In many ways it seems unfathomable that the ADA was only passed in 1990. Even today, I wonder how many people, who can claim a disability on an employment application, actually do so, if they can hide it. When I first started my practice, I became pregnant with my third child. A patient left my practice citing her fear that I couldn’t give her the right amount of attention. A year later I was diagnosed with cancer. Considering the attitude of the aforementioned patient, I told no one in my practice I had cancer, although I looked significantly different when the hair loss and other ailments became physically apparent. I had three children under five years of age and ran a practice. To keep my wig in place, I started wearing a bandana to keep the wig secure, and people commented that I had become a hippie. Outside of the office, there were frequent stares and whispers, and I went from being a mother, wife, physician and self-actualized person to a “cancer patient.” I was in a grocery store one day, and a strange(r) man approached me and sarcastically asked if I thought I was cool. I replied that I had cancer, and then asked why he looked the way he did. The stranger immediately turned around and left the store. It was one of the few, serendipitous times in my life when I had the perfect comeback, at precisely the right moment.

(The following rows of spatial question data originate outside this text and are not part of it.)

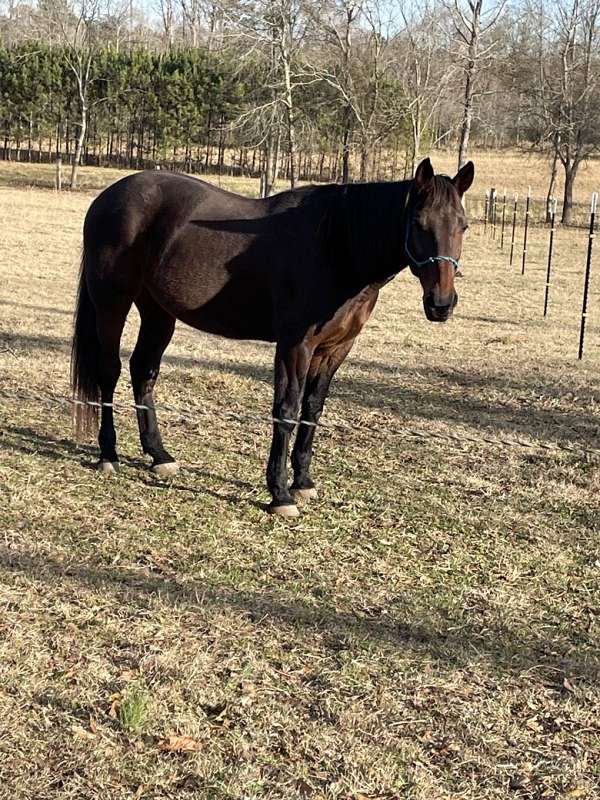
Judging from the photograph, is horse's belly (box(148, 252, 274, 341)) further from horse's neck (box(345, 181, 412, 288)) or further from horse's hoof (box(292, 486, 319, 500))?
horse's hoof (box(292, 486, 319, 500))

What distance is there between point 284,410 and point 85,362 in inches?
61.9

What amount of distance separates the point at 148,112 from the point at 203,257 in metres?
41.9

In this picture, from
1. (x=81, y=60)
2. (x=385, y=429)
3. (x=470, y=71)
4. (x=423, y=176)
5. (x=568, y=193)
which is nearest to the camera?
(x=423, y=176)

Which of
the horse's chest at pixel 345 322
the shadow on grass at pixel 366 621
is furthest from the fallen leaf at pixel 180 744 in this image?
the horse's chest at pixel 345 322

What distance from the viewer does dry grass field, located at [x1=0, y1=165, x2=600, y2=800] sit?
2746 mm

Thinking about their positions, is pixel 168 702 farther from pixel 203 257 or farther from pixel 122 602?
pixel 203 257

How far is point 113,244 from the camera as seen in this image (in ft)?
17.0

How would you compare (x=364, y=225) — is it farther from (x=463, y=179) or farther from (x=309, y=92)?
(x=309, y=92)

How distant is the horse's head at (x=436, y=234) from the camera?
4152 millimetres

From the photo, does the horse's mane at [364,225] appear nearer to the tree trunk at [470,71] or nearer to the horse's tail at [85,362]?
the horse's tail at [85,362]

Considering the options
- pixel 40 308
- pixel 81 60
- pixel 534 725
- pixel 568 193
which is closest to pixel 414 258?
pixel 534 725

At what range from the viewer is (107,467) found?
5391mm

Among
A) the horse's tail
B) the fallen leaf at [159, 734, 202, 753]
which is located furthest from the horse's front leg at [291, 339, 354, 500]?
the fallen leaf at [159, 734, 202, 753]

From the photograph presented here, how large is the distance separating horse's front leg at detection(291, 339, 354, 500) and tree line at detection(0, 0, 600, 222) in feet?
82.1
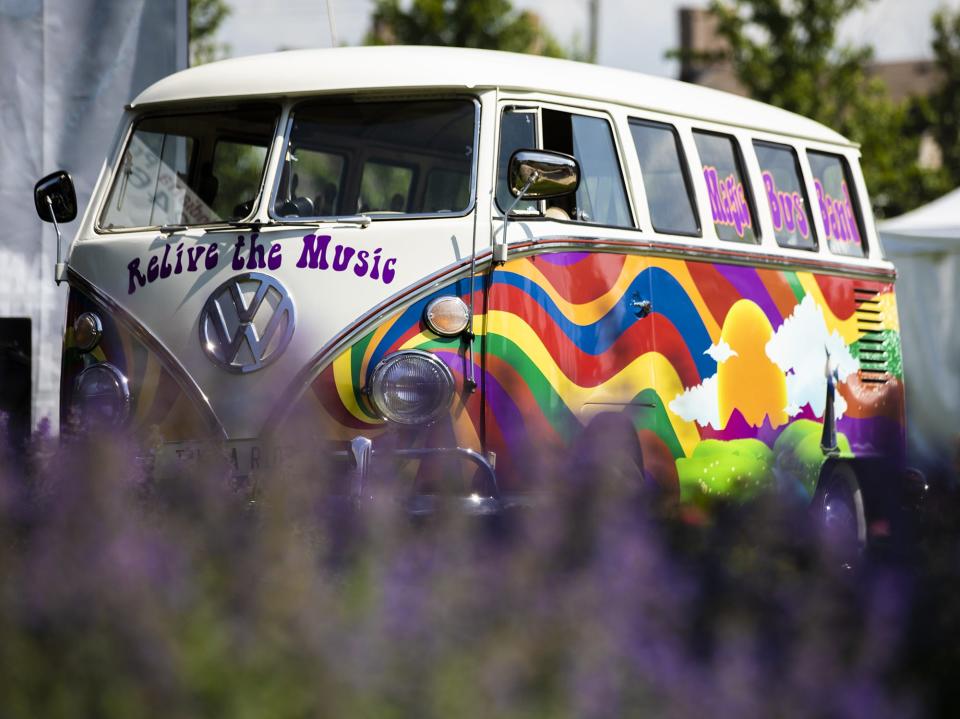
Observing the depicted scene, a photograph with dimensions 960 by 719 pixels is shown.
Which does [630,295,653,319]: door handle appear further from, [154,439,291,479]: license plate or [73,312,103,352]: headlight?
[73,312,103,352]: headlight

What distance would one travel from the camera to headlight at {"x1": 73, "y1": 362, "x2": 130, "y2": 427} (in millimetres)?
6297

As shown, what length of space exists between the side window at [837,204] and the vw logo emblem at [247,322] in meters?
3.76

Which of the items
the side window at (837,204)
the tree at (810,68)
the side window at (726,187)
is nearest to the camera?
the side window at (726,187)

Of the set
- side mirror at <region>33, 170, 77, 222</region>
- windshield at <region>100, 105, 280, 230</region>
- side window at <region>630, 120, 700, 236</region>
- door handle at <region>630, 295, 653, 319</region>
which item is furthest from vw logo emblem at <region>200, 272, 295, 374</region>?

Despite the above-mentioned comeback, I abhorred the idea that I was treated differently, even for a brief stint of time. More than the fear of mortality, or the pain, or the frustration with hospital billers and insurance companies, I wanted to feel normal, to look like my old self and not be the subject of stares. I resented the “otherness”. I didn’t have a disability, just a short-term cancer problem. I knew that I would go back to looking like myself, but there are so many of us who live with chronic disability and there is no escape. They are modern day heroes, but are rarely treated as such. They are not blind professors, occupational dwarf therapist, or deaf artists. They are people, professors, occupational therapists and artists living with blindness, achondroplasia and deafness.

We have come a long way in the treatment and attitudes towards people living with a disability, but we still have to go further. The draconian budget cuts to Medicaid, if enacted into law, will be disastrous for those living with disability, as Medicaid supports 40% of those with disability. Refusal to enforce federal laws banning discrimination against the disabled individuals will be equally pernicious, as it will open the floodgates to overt discrimination. We should not abandon the most vulnerable among us.